I think you just want itertools.product here:

>>> from itertools import product
>>> lst = ['ab', 'c', 'de']
>>> words = product(*lst)
>>> list(words)
[('a', 'c', 'd'), ('a', 'c', 'e'), ('b', 'c', 'd'), ('b', 'c', 'e')]`

Or, if you wanted them joined into words:

>>> [''.join(word) for word in product(*lst)]
['acd', 'ace', 'bcd', 'bce']

Or, with your example:

>>> lst = [["a","b"],["c","d"]]
>>> [''.join(word) for word in product(*lst)]
['ac', 'ad', 'bc', 'bd']

---

Of course for very large n or very large sets of letters (size m ), this will be slow. If you want to generate an exponentially large set of outputs ( O(m**n) ), that will take exponential time.
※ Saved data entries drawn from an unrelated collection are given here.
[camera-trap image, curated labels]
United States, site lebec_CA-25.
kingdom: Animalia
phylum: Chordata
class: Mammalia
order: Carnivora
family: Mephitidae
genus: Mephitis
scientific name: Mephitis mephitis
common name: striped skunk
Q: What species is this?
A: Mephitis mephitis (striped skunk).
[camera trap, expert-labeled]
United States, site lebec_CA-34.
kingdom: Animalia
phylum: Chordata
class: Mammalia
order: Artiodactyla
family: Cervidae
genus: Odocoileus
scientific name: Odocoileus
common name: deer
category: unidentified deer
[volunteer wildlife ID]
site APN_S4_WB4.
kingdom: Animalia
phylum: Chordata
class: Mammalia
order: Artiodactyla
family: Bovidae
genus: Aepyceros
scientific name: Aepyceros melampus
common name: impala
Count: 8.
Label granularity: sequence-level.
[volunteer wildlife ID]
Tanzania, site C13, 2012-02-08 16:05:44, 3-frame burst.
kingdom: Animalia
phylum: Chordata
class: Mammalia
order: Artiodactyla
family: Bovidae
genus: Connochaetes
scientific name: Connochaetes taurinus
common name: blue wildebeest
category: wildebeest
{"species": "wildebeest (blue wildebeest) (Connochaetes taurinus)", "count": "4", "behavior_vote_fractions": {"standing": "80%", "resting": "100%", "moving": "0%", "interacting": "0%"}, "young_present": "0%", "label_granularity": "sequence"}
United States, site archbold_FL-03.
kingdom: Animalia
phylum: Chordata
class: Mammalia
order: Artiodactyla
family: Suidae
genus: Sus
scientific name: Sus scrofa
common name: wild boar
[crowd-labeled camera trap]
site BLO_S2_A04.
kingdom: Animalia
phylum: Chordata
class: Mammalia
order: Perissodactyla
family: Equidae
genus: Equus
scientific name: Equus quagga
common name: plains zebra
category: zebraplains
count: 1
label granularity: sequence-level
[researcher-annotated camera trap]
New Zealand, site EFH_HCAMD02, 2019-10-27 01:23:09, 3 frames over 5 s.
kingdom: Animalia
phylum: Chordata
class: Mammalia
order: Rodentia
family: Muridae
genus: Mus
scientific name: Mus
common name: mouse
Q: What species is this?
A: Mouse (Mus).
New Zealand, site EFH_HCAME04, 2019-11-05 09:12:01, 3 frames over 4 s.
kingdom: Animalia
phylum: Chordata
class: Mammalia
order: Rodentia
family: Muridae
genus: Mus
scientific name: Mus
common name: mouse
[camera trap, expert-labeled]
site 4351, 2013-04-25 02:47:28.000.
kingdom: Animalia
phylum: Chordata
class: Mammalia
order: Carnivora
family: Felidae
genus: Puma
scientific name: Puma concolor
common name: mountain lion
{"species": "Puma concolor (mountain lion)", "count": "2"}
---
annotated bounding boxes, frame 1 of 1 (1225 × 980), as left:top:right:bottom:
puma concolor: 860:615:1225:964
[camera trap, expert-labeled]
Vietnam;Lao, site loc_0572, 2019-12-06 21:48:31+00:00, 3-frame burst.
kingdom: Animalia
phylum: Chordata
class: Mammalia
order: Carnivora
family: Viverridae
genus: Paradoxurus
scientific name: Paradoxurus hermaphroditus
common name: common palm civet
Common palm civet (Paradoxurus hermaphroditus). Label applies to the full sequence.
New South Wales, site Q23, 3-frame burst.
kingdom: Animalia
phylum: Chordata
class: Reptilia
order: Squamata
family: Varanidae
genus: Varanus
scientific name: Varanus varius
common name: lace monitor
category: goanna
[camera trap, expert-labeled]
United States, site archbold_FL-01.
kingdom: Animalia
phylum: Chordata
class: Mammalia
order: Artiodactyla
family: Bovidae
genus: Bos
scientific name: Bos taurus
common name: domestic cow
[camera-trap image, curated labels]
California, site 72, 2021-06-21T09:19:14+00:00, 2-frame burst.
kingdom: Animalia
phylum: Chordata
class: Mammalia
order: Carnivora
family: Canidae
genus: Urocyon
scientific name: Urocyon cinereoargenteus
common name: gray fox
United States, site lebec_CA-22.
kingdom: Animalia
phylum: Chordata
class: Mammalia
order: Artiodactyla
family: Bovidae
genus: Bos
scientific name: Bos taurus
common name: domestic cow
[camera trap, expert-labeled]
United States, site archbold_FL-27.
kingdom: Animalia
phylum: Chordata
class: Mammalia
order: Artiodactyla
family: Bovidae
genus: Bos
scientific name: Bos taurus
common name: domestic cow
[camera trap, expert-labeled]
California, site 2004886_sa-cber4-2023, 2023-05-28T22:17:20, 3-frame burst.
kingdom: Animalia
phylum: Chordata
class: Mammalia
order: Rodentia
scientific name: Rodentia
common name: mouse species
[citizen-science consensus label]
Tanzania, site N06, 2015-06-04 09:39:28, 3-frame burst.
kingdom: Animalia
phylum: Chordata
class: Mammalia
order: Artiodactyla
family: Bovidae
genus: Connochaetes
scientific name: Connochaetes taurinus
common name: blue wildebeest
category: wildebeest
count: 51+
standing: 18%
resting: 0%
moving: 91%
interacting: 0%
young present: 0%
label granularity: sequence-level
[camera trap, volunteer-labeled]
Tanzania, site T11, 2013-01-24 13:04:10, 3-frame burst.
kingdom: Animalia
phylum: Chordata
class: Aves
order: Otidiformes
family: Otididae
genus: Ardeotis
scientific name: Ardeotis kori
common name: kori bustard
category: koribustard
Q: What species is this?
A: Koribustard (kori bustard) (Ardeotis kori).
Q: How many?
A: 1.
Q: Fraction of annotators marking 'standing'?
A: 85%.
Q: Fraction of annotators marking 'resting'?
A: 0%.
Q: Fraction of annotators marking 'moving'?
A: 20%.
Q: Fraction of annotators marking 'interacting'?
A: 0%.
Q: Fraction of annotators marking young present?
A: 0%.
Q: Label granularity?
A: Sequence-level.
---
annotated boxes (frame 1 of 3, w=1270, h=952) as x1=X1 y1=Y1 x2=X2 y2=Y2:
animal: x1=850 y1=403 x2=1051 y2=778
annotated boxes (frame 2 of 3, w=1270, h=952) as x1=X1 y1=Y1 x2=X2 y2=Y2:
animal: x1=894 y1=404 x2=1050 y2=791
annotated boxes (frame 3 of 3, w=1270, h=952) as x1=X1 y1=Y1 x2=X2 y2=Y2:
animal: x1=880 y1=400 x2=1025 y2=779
But at least it has constant rather than exponential space (it generates one product at a time, instead of a giant list of all of them), and will be faster than what you were on your way to by a decent constant factor, and it's a whole lot simpler and harder to get wrong.

Answer 2

You can use the permutations from the built-in itertools module to achieve this, like so

>>> from itertools import permutations
>>> [''.join(word) for word in permutations('abc', 2)]
['ab', 'ac', 'ba', 'bc', 'ca', 'cb']

Answer 3

Generating all strings of some length with given alphabet :

test.py :

def generate_random_list(alphabet, length):
    if length == 0: return []
    c = [[a] for a in alphabet[:]]
    if length == 1: return c
    c = [[x,y] for x in alphabet for y in alphabet]
    if length == 2: return c
    for l in range(2, length):
        c = [[x]+y for x in alphabet for y in c]
    return c

if __name__ == "__main__":
    for p in generate_random_list(['h','i'],2):
        print p

---

$ python2 test.py

['h', 'h']
['h', 'i']
['i', 'h']
['i', 'i']

---

Next Way :

def generate_random_list(alphabet, length):
    c = []
    for i in range(length):
        c = [[x]+y for x in alphabet for y in c or [[]]]
    return c

if __name__ == "__main__":
    for p in generate_random_list(['h','i'],2):
        print p

Next Way :

import itertools
if __name__ == "__main__":
    chars = "hi"
    count = 2
    for item in itertools.product(chars, repeat=count):
        print("".join(item))

---

import itertools
print([''.join(x) for x in itertools.product('hi',repeat=2)])

Next Way :

from itertools import product
#from string import ascii_letters, digits

#for i in product(ascii_letters + digits, repeat=2):
for i in product("hi",repeat=2):
    print(''.join(i))